The push resulted in a broad cross-section of support from all corners of the caucus. More than half of the 52-member Blue Dog Coalition -- most from conservative-leaning districts -- supported the legislation. Of the 37 freshman lawmakers elected in 2008 or in special elections since, just 14 opposed the measure.
A tough vote
Moments before the vote, Pelosi and a host of senior Democrats gathered around Rep. Tom Perriello (D-Va.) in the back of the chamber, shaking his hand and slapping him on the back with broad smiles. Elected last year in a solidly conservative district, the son of a country doctor was about to support a bill that is not considered popular in southwestern Virginia. It was another very tough vote for a freshman who now has perhaps the largest political bull's-eye on his back from the national Republican Party.

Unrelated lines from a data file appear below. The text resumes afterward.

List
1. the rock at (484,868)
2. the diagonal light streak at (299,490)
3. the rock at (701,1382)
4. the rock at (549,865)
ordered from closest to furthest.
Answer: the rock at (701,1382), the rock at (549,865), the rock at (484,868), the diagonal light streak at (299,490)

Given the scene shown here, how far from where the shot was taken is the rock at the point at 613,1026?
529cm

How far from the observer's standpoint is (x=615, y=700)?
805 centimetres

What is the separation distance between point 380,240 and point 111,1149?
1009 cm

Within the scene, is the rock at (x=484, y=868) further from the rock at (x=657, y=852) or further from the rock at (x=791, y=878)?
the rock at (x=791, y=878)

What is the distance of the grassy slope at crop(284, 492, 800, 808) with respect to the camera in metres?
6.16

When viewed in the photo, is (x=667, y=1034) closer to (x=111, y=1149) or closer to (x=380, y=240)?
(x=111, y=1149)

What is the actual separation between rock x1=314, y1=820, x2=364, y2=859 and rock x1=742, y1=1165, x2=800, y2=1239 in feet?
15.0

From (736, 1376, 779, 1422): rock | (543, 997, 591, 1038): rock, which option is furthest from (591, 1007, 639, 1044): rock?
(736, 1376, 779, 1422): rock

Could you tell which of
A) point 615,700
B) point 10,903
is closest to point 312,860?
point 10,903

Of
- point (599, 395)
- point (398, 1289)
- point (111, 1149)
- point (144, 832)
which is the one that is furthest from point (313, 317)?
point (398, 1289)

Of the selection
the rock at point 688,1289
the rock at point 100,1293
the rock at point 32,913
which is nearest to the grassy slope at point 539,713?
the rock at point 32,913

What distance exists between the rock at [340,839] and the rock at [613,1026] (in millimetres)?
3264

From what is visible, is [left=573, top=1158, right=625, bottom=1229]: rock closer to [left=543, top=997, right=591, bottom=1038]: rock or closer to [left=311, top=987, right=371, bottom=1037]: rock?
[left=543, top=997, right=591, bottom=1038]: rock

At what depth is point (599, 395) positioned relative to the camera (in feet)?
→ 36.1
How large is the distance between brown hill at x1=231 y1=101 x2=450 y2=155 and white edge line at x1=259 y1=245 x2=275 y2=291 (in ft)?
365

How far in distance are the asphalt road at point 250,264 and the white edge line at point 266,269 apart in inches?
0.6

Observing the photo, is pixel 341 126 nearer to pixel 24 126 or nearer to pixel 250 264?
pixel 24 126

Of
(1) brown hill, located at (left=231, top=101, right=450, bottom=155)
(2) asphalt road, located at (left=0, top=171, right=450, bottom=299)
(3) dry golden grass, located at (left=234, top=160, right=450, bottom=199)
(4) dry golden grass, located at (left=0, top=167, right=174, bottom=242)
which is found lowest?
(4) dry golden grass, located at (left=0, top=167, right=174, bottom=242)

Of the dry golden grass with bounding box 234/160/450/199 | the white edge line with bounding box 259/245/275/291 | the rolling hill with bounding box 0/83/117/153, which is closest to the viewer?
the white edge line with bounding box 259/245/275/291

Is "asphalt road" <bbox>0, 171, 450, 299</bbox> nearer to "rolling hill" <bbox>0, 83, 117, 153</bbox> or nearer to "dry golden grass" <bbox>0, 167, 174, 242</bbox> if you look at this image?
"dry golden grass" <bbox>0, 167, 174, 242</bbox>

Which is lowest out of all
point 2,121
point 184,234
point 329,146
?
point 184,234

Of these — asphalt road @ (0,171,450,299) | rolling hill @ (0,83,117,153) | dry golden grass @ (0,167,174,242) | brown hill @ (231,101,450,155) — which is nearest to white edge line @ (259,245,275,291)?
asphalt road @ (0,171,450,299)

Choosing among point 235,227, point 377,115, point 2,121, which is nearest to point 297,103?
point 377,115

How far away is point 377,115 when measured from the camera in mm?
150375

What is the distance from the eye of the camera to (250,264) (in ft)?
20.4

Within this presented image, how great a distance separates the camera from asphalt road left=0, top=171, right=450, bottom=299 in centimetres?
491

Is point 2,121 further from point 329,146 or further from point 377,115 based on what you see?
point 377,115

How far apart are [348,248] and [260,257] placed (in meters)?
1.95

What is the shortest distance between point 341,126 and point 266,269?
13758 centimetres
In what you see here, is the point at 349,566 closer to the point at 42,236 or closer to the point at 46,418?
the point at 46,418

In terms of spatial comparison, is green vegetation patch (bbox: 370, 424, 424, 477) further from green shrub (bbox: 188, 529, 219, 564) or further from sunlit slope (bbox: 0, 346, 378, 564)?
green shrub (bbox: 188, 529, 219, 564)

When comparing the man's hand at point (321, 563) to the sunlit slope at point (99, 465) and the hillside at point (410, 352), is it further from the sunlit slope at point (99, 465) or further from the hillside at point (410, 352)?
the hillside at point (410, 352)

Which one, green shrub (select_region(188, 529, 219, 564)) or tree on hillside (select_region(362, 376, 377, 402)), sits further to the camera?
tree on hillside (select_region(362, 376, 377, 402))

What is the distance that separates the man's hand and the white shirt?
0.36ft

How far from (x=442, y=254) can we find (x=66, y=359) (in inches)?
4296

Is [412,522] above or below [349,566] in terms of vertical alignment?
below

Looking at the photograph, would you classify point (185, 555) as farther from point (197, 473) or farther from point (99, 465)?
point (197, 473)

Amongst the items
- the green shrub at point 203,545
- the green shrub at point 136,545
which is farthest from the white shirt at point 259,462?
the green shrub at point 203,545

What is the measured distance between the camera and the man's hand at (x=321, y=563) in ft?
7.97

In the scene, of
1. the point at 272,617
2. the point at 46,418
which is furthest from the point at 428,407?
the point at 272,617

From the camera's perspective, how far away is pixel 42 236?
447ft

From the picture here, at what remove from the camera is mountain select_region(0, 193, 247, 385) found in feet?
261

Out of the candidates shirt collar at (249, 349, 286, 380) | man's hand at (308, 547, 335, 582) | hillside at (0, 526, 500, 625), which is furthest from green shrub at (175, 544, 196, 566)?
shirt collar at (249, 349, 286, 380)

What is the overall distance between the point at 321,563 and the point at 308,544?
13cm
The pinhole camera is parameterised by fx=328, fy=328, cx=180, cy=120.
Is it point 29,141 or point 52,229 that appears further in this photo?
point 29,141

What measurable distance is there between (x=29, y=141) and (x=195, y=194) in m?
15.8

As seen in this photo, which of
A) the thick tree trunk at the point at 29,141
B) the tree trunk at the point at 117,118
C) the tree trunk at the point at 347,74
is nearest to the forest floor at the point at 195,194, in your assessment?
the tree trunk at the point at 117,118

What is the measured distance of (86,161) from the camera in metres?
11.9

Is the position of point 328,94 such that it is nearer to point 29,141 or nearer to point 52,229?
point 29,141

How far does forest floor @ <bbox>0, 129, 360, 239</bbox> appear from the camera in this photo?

Like Hill, Perriello wanted to support the legislation and was swayed by changes to the bill including provisions for bigger payments to rural doctors. "I've been working hard to get to 'yes' because the status quo is simply unsustainable and unacceptable," he said in an Oct. 30 statement.
Hill led the effort in July to craft a more moderate public option and demanded that the vote be put off until after the summer recess. It originally appeared to be a disastrous decision, as he and dozens of other Democrats were confronted by angry protesters at town halls protesting the "government takeover" of health care, making "public option" a household phrase. But he said the pause allowed lawmakers the chance to let their constituents voice their opinions, so that they could not be accused of rushing to a vote.
"I still think it was a smart move, despite the August break and what we went through. That's how democracy is supposed to work. You have to let the dissenters speak," he said.
Maffei's political concerns were eased by Tuesday's elections after Democrat Bill Owens won a longtime GOP-held neighboring district in a special election by campaigning in favor of the health-care legislation. The final sales pitch to Maffei came from Obama on Saturday, when Maffei listed his concerns on changes to a Medicare program for the rural elderly and the employer mandate to purchase insurance.
Making no commitments, Obama talked about voting to move the process forward.
"I think the majority of people support health-care reform, but this bill has flaws," Maffei said. "You can move the bill forward and fix some things before it goes to the president."